Mitten in La Barca betreibt Inácio (Murilo Benício) ein kleines Restaurant. Obwohl nach außen hin alles friedlich erscheint, brodelt es seit geraumer Zeit hinter der Fassade, denn während Inácio Frau ihrem Gatten per Telefon immer wieder beschuldigt seine Zeit nur noch im Restaurant zu verbringen statt mit ihr, ärgern sich seine Angestellten über die Arbeitsbedingungen. Der ansonsten ausgeglichene Koch Djair (Irandhir Santos) bietet sich als Sprachrohr für das weitere Personal an und verspricht sich für besseren Lohn einzusetzen. Einzig und allein Kellnerin Sara (Luciana Paes) hält ihrem Chef die Treue und ist immer zur Stelle, wenn mal wieder Überstunden gemacht werden müssen. An diesem Abend geht das Geschäft eher schleppend und die wenigen noch verbleibenden Gäste nerven mit ihren Sonderwünschen und ironischen Kommentaren zur Küche sowie zur Weinauswahl. Plötzlich jedoch betreten zwei bewaffnete Männer das Restaurant, bedrohen allen Anwesenden und verlangen alles Geld aus der Kasse. Jedoch hat Inácio nach dem letzten Raubüberfall eine Überraschung für Kriminelle bereit und kann die Kriminellen überwältigen. Einmal in der Position des Stärkeren ist er nicht willens diese aufzugeben, was dann sehr schnell eskaliert.
„Ich habe einen Namen.“
Bereits nach wenigen Minuten gelingt es Regisseur und Co-Autor Gabriela Amaral Almeida, ein aufgeladenes Szenario zu erschaffen, in welchem man die ersten Keime der bald voll ausgelebten Aggressionen erahnen kann. Die zwei noch erscheinenden Kunden, natürlich kurz vor Schließung der Küche, sind da nur die Spitze des Eisbergs, denn die Angestellten lästern bereits hinterm Rücken Inácio über dessen Knauserigkeit sowie seine Heuchelei. Durch die präzise Kameraarbeit Barbara Alvarez‘ bekommt der Handlungsort etwas Bühnenhaftes zum einen, wobei andererseits die Ordnung, oder vielmehr Hierarchie betont wird, die sich in vielerlei Hinsicht zeigt.

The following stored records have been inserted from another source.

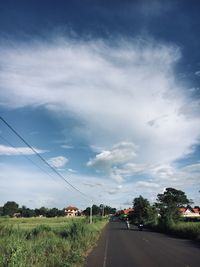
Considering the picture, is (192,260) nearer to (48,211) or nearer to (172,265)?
(172,265)

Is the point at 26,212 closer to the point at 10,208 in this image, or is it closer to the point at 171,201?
the point at 10,208

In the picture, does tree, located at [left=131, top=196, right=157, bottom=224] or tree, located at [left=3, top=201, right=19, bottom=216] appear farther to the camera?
tree, located at [left=3, top=201, right=19, bottom=216]

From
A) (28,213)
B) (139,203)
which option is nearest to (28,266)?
(139,203)

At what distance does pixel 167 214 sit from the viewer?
201 ft

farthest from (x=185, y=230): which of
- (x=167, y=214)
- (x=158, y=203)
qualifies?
(x=158, y=203)

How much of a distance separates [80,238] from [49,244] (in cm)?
817

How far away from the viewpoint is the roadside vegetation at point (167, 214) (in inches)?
1756

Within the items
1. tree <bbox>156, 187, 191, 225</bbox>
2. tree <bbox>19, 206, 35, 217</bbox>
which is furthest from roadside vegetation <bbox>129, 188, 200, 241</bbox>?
tree <bbox>19, 206, 35, 217</bbox>

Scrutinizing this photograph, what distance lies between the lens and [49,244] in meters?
20.7

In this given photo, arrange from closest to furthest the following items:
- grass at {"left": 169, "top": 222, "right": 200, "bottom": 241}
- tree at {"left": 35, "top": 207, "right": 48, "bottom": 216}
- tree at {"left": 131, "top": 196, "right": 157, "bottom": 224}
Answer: grass at {"left": 169, "top": 222, "right": 200, "bottom": 241} → tree at {"left": 131, "top": 196, "right": 157, "bottom": 224} → tree at {"left": 35, "top": 207, "right": 48, "bottom": 216}

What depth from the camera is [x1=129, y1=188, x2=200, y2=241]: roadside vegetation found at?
146 ft

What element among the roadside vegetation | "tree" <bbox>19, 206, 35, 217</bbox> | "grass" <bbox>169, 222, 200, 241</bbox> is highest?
"tree" <bbox>19, 206, 35, 217</bbox>

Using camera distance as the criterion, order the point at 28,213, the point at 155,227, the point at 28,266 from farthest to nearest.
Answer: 1. the point at 28,213
2. the point at 155,227
3. the point at 28,266

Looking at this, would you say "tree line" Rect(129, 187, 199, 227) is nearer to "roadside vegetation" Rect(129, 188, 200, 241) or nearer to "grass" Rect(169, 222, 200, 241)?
"roadside vegetation" Rect(129, 188, 200, 241)
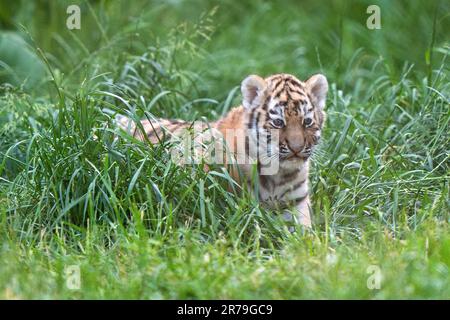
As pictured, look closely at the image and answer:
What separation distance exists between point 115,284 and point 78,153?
1286 mm

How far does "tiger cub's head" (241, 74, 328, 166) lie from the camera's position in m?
6.11

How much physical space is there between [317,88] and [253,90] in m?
0.45

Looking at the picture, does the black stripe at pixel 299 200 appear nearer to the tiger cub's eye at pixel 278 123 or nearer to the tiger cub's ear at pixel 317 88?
the tiger cub's eye at pixel 278 123

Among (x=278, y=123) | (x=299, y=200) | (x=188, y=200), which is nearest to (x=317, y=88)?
(x=278, y=123)

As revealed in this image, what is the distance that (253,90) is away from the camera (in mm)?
6375

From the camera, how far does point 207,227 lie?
18.7ft

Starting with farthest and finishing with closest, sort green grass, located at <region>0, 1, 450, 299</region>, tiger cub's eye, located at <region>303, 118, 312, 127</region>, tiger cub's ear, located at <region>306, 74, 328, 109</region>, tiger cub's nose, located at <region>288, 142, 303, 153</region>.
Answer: tiger cub's ear, located at <region>306, 74, 328, 109</region>, tiger cub's eye, located at <region>303, 118, 312, 127</region>, tiger cub's nose, located at <region>288, 142, 303, 153</region>, green grass, located at <region>0, 1, 450, 299</region>

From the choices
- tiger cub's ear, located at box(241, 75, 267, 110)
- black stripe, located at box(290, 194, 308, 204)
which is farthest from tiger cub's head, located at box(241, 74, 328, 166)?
black stripe, located at box(290, 194, 308, 204)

Selbst die lockere Plauderei mit einem Kunden über das Wildgericht täuscht nicht über das latente Klassenbewusstsein hinweg, das Almeidas Film durchzieht. Im Bewusstsein, dass der Kunde bekanntermaßen immer König ist und naturgemäß immer recht hat, erlaubt man sich eine arrogante Überlegenheitshaltung, die sich in giftigen Kommentaren und süffisanten Witzeleien äußert. Gerade gegenüber Frauen, aber auch dem homosexuellen Djair gegenüber, zeigt sich diese gesellschaftlich propagierte Herabsetzung, bei der diese als reines Beiwerk gesehen werden, welches sich nicht beschweren kann. Das Statement Saras „Ich habe einen Namen“ gleicht einer Revolte in einem sozialen Habitat, das nach außen hin harmonisch erscheinen will, aber innerlich von Ressentiments, Vorurteilen und Arroganz zerfressen ist.
Triumph des Animalischen
Der Mensch innerhalb dieses Systems ist jenes paradoxe „freundliche Tier“, auf das im Titel des Films verwiesen wird. Wenn Inácio vor einem Spiegel seine Begrüßungen übt, trainiert er sich vielmehr in der schon jetzt brüchigen Maskerade der Normalität und der Freundlichkeit, die sein Geschäft ihm auferlegt. Man merkt, dass diese Repression des Animalischen nicht mehr lange aufrechterhalten werden kann. Der Einsatz von Licht sowie der wütend-atmosphärische Soundtrack von Rafael Cavalcanti erlauben einen immer tiefer gehenden Blick in die erschreckenden Abgründe bis hin zur völligen Aufhebung der Ordnung, was sich in einem Strom aus Blut, Gewalt und Lust entlädt.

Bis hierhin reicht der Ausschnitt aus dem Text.